Tremendão
Eu tinha contra alguns artistas e gêneros da música brasileira certo preconceito que, depois de algum tempo, comecei a perder.
Por exemplo, Roberto Carlos. Depois de anos de negação, admiti para mim mesmo que gostava de várias músicas dele, até pela memória afetiva, já que minha mãe era fã e o ouvia muito.
Daí resolvi comprar em CDs vários discos que o Roberto gravou na década de 70, alguns deles que minha mãe tinha em casa.
A partir de 1979, 1980, nada mais que ele fez prestou - opinião minha -, mas daqueles discos eu gosto. (Nem dá para dizer quais são, todos eles se chamam "Roberto Carlos"...) E reconheço que ele é mesmo um grande cantor, independentemente das escolhas estéticas.
Acho que o mesmo preconceito que eu tinha com o Roberto acabou se estendendo ao Erasmo, sem razão.
O primeiro LP do Erasmo que tive foi "A Banda dos Contentes". Comprei por causa de uma faixa que ouvira no rádio, "Queremos saber", uma pérola da lavra de Gilberto Gil que o próprio autor não havia gravado (Cássia Eller acabou regravando pouco antes de morrer).
Nesse disco havia também uma bela gravação de "Paralelas", de Belchior, além de um desenho fantástico do Benicio escondido na abertura da capa dupla. (Se você achar esse LP num sebo, vale a pena comprar pelo desenho, senão pelo disco como um todo.)
O fato é que esse disco mudou meu conceito sobre Erasmo Carlos, e esse conceito subiria ainda mais muitos anos depois, quando comprei em CD uma caixa com boa parte de sua discografia.
Tudo bem, na década de 80 a qualidade cai bastante (isso aconteceu com quase todos os artistas nessa década infeliz), mas antes disso Erasmo gravou ótimos discos, que só vim conhecer recentemente. Um dos melhores é Erasmo Carlos Convida, com participações de Gil, Caetano, Dominguinhos, Nara, Rita Lee e outros. Quase trinta anos depois, lança agora um segundo volume, com Chico e Djavan, entre outros.

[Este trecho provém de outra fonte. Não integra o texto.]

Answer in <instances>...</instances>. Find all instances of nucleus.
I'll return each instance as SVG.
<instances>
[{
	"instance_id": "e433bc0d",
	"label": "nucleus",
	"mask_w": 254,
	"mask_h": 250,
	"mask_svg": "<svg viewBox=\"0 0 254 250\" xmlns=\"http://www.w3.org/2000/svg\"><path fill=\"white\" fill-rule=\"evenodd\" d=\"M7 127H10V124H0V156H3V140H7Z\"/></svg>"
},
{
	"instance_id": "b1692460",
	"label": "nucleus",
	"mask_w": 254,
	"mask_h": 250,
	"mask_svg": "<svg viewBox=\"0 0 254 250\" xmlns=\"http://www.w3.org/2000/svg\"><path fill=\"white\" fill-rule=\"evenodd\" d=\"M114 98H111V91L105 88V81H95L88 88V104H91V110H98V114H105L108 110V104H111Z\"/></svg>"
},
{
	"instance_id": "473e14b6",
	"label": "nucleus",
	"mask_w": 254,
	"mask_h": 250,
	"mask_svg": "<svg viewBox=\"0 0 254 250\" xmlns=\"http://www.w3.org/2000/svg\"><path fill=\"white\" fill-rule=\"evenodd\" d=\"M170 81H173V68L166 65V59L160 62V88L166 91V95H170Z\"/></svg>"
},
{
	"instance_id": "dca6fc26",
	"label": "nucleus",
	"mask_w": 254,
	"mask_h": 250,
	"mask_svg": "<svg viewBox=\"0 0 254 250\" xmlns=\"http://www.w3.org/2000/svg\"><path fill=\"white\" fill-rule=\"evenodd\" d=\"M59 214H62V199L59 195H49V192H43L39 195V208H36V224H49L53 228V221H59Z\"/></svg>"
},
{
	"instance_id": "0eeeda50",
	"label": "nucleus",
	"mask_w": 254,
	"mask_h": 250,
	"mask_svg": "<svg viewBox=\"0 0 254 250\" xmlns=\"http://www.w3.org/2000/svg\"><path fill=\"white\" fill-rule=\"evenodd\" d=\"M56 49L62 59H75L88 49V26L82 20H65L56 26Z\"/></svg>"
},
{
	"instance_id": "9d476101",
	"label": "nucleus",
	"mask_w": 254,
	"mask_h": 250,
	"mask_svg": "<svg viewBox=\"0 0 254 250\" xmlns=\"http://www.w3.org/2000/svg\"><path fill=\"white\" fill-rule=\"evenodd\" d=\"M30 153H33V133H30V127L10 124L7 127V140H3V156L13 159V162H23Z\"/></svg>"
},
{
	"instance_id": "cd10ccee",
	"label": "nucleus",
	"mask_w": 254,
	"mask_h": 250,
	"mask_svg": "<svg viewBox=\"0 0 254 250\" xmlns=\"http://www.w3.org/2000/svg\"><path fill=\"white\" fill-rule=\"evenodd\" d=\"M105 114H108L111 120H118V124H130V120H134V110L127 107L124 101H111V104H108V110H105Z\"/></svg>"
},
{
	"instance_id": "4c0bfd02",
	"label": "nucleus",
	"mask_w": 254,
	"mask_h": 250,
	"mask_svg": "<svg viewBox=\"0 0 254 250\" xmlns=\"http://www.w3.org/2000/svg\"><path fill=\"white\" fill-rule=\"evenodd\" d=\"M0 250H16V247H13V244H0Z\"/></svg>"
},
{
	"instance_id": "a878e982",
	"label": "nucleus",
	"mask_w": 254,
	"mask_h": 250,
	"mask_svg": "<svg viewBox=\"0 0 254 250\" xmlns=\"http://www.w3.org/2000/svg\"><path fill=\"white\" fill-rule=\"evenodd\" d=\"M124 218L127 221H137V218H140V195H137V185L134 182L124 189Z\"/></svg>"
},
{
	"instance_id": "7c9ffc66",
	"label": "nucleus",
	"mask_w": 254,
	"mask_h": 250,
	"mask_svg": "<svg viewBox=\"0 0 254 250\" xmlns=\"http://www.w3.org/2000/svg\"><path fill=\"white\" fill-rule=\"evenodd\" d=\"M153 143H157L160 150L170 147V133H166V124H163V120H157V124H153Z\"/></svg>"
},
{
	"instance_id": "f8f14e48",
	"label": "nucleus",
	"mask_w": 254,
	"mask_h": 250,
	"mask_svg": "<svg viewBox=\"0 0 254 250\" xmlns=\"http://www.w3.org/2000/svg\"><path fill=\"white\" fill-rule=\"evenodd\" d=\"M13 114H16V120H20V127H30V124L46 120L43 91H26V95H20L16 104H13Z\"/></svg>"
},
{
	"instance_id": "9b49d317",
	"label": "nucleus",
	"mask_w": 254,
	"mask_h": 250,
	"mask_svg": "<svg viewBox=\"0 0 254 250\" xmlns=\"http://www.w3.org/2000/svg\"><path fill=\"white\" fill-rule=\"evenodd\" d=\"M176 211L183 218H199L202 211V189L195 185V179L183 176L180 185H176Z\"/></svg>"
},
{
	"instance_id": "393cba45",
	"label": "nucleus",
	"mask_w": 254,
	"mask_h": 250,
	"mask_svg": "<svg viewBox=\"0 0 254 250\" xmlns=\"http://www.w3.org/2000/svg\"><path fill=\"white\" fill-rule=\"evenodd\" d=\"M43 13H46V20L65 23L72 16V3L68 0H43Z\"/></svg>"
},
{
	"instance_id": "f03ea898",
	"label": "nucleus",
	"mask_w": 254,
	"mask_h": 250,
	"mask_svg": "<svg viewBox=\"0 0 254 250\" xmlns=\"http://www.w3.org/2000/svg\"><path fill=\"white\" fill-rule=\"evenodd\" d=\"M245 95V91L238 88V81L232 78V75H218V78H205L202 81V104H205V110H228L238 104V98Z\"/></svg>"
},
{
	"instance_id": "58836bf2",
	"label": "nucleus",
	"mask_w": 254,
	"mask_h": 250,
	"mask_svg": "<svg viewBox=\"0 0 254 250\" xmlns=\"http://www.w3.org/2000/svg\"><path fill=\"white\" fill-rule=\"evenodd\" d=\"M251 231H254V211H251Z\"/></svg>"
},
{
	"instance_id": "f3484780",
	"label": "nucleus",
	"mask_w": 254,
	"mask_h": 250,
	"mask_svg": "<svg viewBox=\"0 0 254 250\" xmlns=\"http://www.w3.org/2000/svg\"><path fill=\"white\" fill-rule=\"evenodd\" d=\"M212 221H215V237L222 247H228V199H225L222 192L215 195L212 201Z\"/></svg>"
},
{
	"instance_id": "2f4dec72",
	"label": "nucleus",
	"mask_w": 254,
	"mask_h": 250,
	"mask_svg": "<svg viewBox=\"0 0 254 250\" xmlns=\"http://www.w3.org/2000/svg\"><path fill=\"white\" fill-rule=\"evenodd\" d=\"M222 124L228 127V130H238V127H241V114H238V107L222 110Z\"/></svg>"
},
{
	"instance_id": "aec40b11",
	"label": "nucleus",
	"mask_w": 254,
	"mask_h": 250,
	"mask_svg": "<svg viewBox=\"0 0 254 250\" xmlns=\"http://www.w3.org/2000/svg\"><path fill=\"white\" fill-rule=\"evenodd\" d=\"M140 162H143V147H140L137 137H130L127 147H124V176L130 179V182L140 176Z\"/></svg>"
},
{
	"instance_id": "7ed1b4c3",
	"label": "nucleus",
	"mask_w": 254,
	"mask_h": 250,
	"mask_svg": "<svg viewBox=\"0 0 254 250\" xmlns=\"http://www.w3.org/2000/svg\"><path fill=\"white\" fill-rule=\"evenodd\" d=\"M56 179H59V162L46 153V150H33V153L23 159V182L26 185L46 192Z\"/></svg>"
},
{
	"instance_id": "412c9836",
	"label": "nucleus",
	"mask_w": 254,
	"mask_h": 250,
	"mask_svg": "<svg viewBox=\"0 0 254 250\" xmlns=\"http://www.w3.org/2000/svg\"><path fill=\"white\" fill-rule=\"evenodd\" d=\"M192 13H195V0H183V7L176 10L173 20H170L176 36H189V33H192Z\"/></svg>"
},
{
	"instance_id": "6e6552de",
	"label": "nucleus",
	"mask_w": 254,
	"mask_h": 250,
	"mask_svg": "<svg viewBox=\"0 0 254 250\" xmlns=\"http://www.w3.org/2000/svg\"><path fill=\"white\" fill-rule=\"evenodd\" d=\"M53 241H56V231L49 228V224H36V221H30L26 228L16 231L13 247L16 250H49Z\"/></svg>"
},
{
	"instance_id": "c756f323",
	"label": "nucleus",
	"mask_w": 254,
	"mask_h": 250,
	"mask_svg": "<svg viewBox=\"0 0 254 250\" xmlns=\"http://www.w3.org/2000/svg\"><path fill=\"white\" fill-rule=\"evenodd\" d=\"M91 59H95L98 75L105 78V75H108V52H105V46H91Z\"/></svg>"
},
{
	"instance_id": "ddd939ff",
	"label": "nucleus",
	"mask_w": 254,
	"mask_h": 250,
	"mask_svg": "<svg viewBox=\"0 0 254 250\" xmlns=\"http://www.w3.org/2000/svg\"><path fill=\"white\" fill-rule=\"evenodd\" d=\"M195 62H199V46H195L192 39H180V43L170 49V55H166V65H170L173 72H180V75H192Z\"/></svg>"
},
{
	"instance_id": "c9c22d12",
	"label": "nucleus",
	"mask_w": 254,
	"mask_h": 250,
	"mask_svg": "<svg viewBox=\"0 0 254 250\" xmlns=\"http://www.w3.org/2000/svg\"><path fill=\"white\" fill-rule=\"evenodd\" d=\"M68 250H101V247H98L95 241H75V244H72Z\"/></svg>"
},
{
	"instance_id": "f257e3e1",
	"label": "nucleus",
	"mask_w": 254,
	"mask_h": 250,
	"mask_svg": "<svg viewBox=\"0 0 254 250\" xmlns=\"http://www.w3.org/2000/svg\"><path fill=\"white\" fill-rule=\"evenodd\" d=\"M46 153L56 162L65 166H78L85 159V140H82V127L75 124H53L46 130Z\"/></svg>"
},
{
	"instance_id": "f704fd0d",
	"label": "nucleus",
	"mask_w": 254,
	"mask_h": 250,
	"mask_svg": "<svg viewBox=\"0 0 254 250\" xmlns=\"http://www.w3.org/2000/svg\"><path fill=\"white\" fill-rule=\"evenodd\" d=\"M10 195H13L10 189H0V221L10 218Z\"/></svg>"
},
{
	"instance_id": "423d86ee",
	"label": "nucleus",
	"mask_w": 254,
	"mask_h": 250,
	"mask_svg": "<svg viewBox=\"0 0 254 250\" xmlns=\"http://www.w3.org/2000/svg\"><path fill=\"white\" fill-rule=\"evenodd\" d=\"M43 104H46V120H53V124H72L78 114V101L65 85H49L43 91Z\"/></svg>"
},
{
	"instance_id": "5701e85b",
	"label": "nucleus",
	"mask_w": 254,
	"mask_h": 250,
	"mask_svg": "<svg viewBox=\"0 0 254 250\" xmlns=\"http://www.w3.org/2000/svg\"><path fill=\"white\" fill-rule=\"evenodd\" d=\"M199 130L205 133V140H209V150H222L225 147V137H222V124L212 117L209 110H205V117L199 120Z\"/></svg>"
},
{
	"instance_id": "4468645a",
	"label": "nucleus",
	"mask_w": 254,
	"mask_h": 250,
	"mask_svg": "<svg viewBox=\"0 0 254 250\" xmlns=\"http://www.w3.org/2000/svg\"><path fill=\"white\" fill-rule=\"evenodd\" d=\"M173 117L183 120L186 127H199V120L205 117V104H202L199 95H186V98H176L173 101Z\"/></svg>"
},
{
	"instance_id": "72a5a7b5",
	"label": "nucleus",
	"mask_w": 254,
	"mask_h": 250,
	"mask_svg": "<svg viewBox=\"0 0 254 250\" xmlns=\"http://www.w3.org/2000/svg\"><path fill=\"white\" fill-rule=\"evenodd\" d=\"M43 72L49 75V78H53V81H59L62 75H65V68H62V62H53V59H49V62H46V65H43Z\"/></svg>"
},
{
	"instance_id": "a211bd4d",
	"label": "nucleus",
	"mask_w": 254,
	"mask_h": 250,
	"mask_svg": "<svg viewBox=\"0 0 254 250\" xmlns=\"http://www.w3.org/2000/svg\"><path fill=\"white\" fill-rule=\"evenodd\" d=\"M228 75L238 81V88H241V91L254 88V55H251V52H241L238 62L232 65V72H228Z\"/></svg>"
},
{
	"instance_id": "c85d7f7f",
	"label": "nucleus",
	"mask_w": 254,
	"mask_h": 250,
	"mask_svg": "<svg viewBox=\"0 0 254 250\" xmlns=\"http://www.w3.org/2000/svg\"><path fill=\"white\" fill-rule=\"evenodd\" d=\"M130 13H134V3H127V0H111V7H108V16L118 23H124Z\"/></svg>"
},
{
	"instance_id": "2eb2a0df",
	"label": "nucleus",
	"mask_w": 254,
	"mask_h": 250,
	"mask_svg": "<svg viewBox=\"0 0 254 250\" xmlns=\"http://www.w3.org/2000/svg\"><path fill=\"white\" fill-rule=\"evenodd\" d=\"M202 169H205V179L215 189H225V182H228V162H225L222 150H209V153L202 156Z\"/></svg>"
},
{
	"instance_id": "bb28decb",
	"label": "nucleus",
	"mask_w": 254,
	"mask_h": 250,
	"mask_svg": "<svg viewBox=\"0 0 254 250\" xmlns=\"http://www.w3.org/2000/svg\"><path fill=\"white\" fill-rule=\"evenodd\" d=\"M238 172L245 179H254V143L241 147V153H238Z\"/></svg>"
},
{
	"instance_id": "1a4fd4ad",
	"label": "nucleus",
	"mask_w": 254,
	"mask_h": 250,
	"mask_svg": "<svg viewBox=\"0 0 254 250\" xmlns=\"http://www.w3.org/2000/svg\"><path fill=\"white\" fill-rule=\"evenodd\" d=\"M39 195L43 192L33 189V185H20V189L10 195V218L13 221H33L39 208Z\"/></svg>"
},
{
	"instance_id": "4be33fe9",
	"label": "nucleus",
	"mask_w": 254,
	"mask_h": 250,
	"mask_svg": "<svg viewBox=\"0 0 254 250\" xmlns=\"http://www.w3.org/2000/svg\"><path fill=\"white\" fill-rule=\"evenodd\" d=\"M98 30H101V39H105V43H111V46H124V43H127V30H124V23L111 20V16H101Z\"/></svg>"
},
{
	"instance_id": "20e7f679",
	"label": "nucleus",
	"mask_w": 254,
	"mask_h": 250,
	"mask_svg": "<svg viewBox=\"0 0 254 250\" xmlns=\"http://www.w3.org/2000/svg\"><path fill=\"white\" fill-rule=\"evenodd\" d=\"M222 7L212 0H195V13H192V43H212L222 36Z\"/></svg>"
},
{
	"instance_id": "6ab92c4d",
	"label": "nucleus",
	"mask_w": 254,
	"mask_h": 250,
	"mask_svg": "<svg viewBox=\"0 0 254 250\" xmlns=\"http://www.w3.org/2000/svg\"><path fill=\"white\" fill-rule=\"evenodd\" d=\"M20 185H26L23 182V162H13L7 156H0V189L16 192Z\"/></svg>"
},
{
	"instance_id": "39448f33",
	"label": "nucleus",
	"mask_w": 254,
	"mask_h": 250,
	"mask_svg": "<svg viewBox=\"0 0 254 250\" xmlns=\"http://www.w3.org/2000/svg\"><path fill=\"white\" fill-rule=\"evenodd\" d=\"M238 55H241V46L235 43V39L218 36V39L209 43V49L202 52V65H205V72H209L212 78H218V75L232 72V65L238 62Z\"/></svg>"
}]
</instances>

Curioso observar que grande parte das músicas do repertório do Erasmo não foi gravada pelo Roberto, e vice-versa, embora oficialmente elas sejam parcerias de ambos. O que me leva a crer que cada um gravou, na maioria das vezes, o que fez sozinho. Mas isso é apenas especulação minha.
Experimente escutar a ótima "Cachaça mecânica", que em muito lembra a "Construção" de Chico Buarque, e tente imaginar Roberto Carlos compondo aquilo. Acho que não bate.
Toda essa conversa foi para dizer que hoje considero o Tremendão muito melhor do que me parecia numa visão superficial.
O que essa lenga-lenga tem a ver com caricatura? Nada. É que gosto de música tanto quanto de desenho. Se você não gosta, desculpe pela aporrinhação.
Em tempo: o desenho aí de cima é inédito, e vale para ele o mesmo que escrevi para a caricatura do Guilherme Arantes, umas quatro postagens atrás.